Earlier, Bolsonaro eliminated a law that required gun seekers to explain to the Federal Police their reasons for wanting a gun before they could buy one. However, the country still requires buyers to pass a psychological screening and a safety course.
Along with advocating looser gun laws to allow regular citizens to protect themselves, the far-right president also ran a get-tough-on-crime campaign, as more homicides occur annually in Brazil than anywhere else in the world.
Not So Hygge
Denmark’s Prime Minister Lars Lokke Rasmussen announced Tuesday that the country will hold a parliamentary election on June 5.
Current polls indicate that the ruling coalition led by Rasmussen’s center-right Liberal Party will lose power to a center-left bloc led by Mette Frederiksen’s Social Democratic Party, Reuters reported.
The campaign is likely to hinge on the future of the country’s popular welfare model, as the two blocs have sparred over spending as the system comes under pressure due to changing demographics, the agency said.
At present, Denmark’s cradle-to-grave welfare system offers universal healthcare, education and services for the elderly.

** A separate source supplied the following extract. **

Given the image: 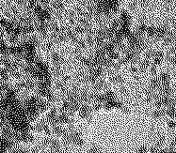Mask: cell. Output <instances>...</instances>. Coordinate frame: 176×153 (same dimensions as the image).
<instances>
[{"label":"cell","mask_w":176,"mask_h":153,"mask_svg":"<svg viewBox=\"0 0 176 153\" xmlns=\"http://www.w3.org/2000/svg\"><path fill=\"white\" fill-rule=\"evenodd\" d=\"M136 26L159 24L176 5V0H117Z\"/></svg>","instance_id":"6da1fadb"}]
</instances>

But Danes pay some of the highest taxes in the world to fund it, and during his four years as prime minister, Rasmussen has been pushing reforms and tax cuts to boost growth.
Meanwhile, his rivals in the Social Democratic Party have vowed to ramp up public spending and partially roll back recent pension reforms, Reuters noted.
Australia’s government has been dropping poisonous sausages over large areas to curb the population of feral cats on the continent.
Officials and conservationists are trying to prevent the invasive felines from driving many of Australia’s native species into extinction, according to Live Science.
The lethal snacks are packed with seasoned kangaroo meat and chicken fat laced with sodium fluoroacetate, a toxin that occurs naturally in native plants of the Gastrolobium genus. The chemical is safe for indigenous species, which have developed a resistance to it, but it’s deadly to non-native ones, like cats, which first came to Australia with European settlers back in the 1700s.
It sounds like an inhumane thing to do, but Australia’s increasing feral cat population has been slaughtering indigenous species for decades.
Some 34 mammal species have gone extinct, and the feral cats were responsible for two-thirds of them, Threatened Species Commissioner Gregory Andrews told Australian newspapers in 2017, when the current cull began.
“We are not culling cats for the sake of it, we are not doing so because we hate cats,” he explained.
Feral cats are now found across the whole continent and on 80 percent of its islands.
Conservation and animal overpopulation are serious matters in Australia.
In 2017, wildlife officials encouraged Australians to hunt kangaroos for their meat and lower their numbers, since the marsupials’ population was double that of humans.